— TASK BRIEF —
Every record below should be repeated word for word, with the pictures left out.

--- RECORDS SHOWN Enclosed Below ---

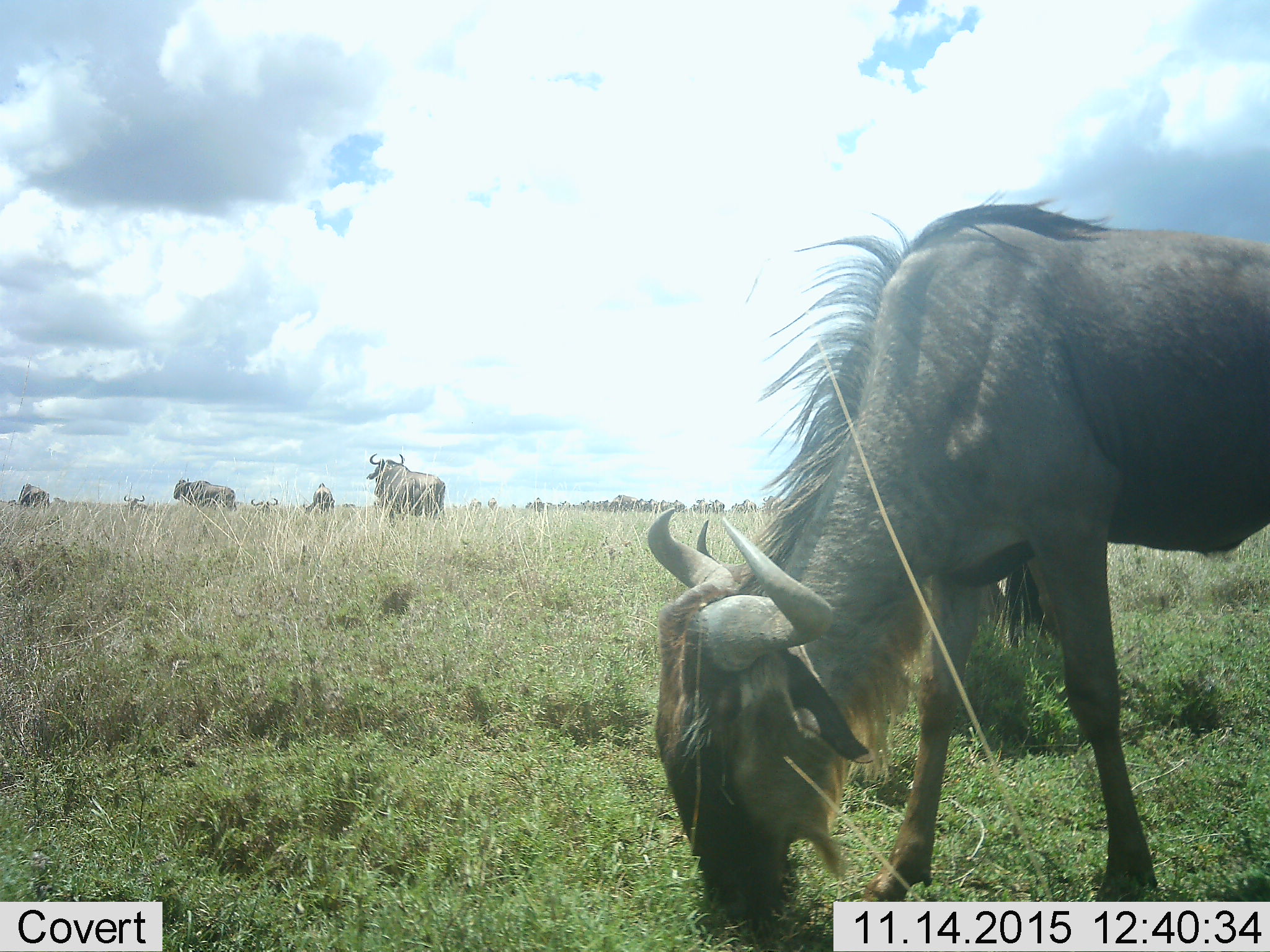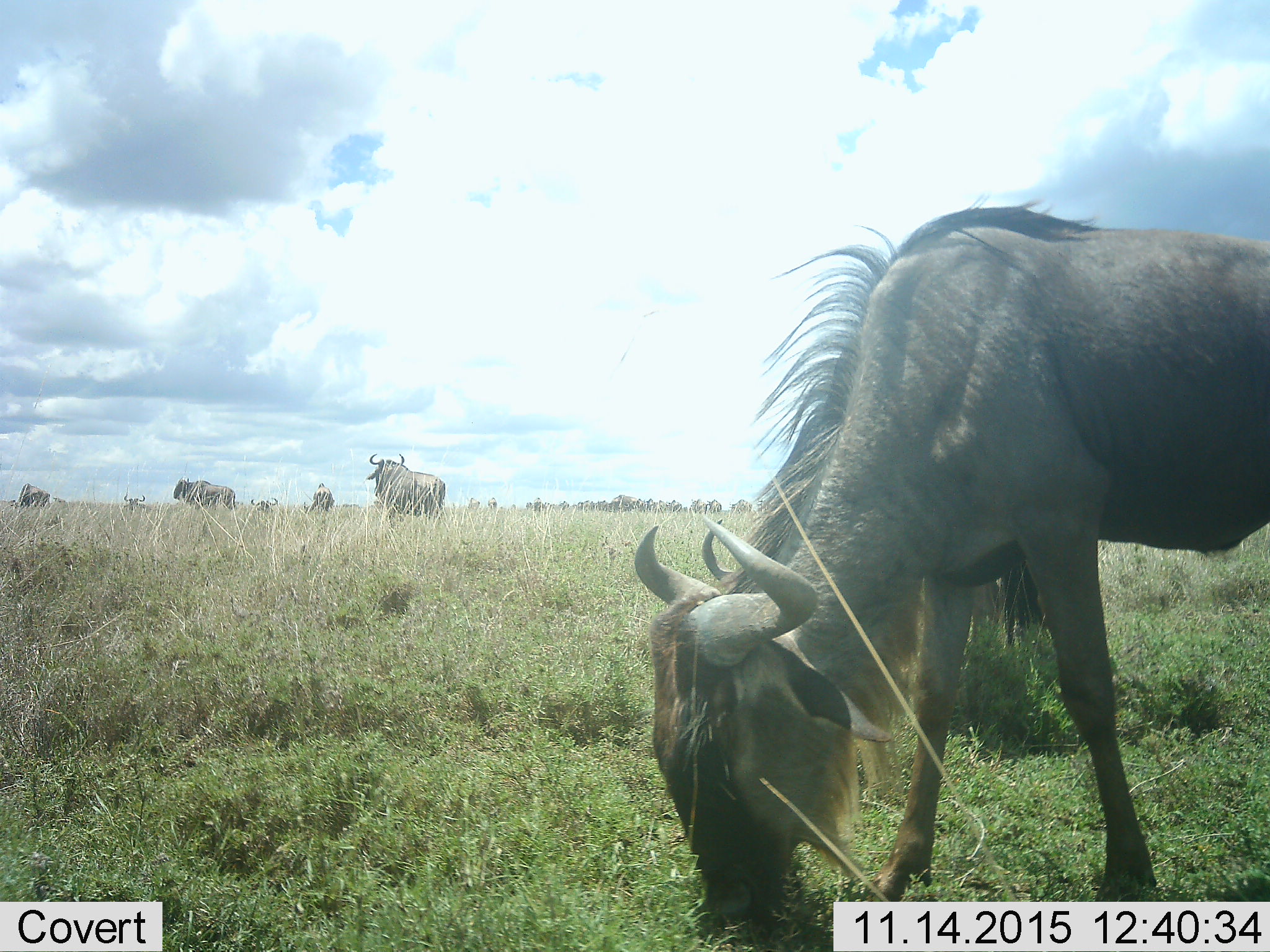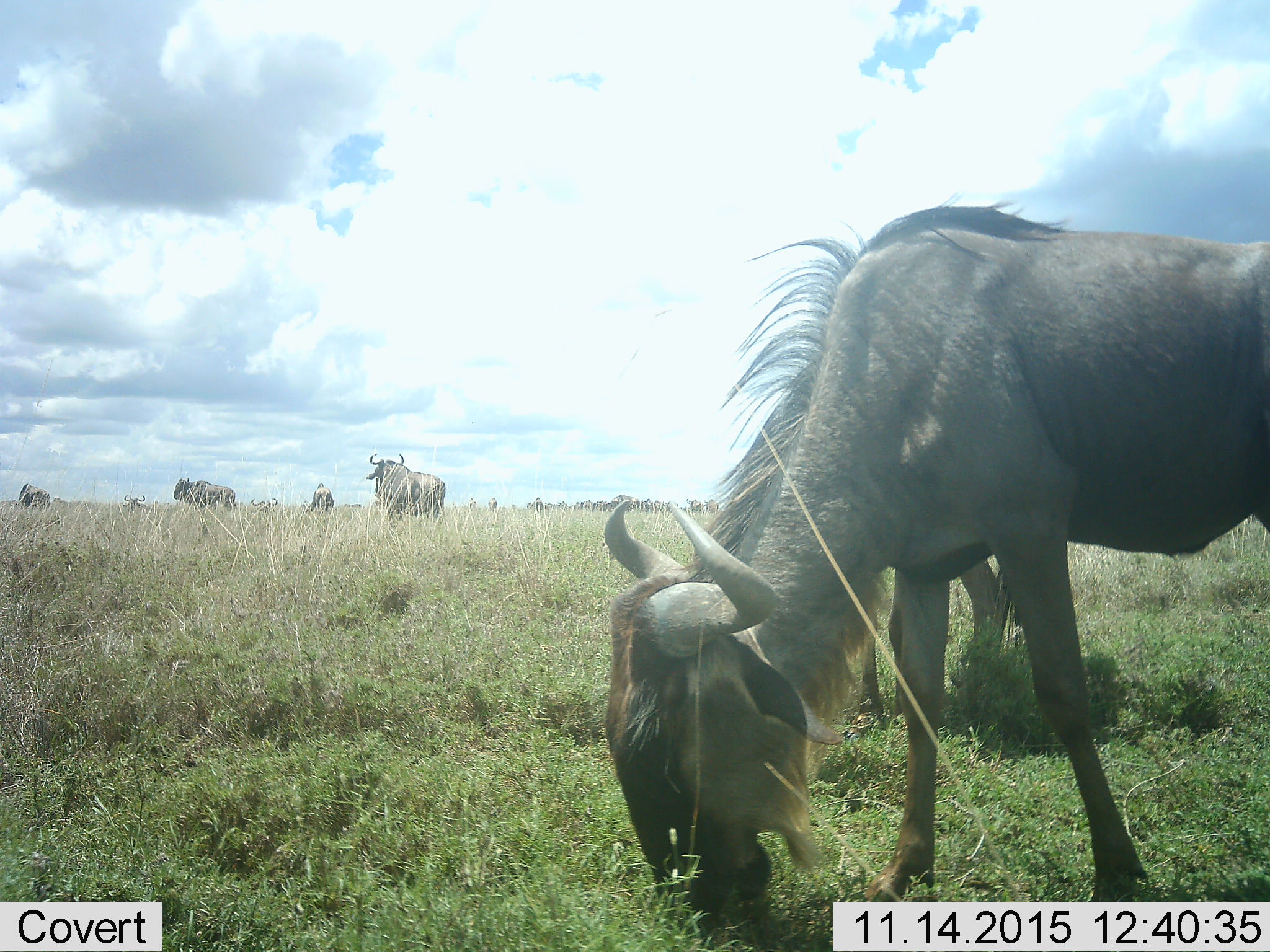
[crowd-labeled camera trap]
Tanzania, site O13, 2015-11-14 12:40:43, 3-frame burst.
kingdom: Animalia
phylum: Chordata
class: Mammalia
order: Artiodactyla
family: Bovidae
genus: Connochaetes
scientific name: Connochaetes taurinus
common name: blue wildebeest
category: wildebeest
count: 11-50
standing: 90%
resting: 20%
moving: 30%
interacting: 20%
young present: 20%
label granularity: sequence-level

--- End of Enclosed RECORDS SHOWN ---

— WRITTEN REPLY —
[crowd-labeled camera trap]
Tanzania, site O13, 2015-11-14 12:40:43, 3-frame burst.
kingdom: Animalia
phylum: Chordata
class: Mammalia
order: Artiodactyla
family: Bovidae
genus: Connochaetes
scientific name: Connochaetes taurinus
common name: blue wildebeest
category: wildebeest
count: 11-50
standing: 90%
resting: 20%
moving: 30%
interacting: 20%
young present: 20%
label granularity: sequence-level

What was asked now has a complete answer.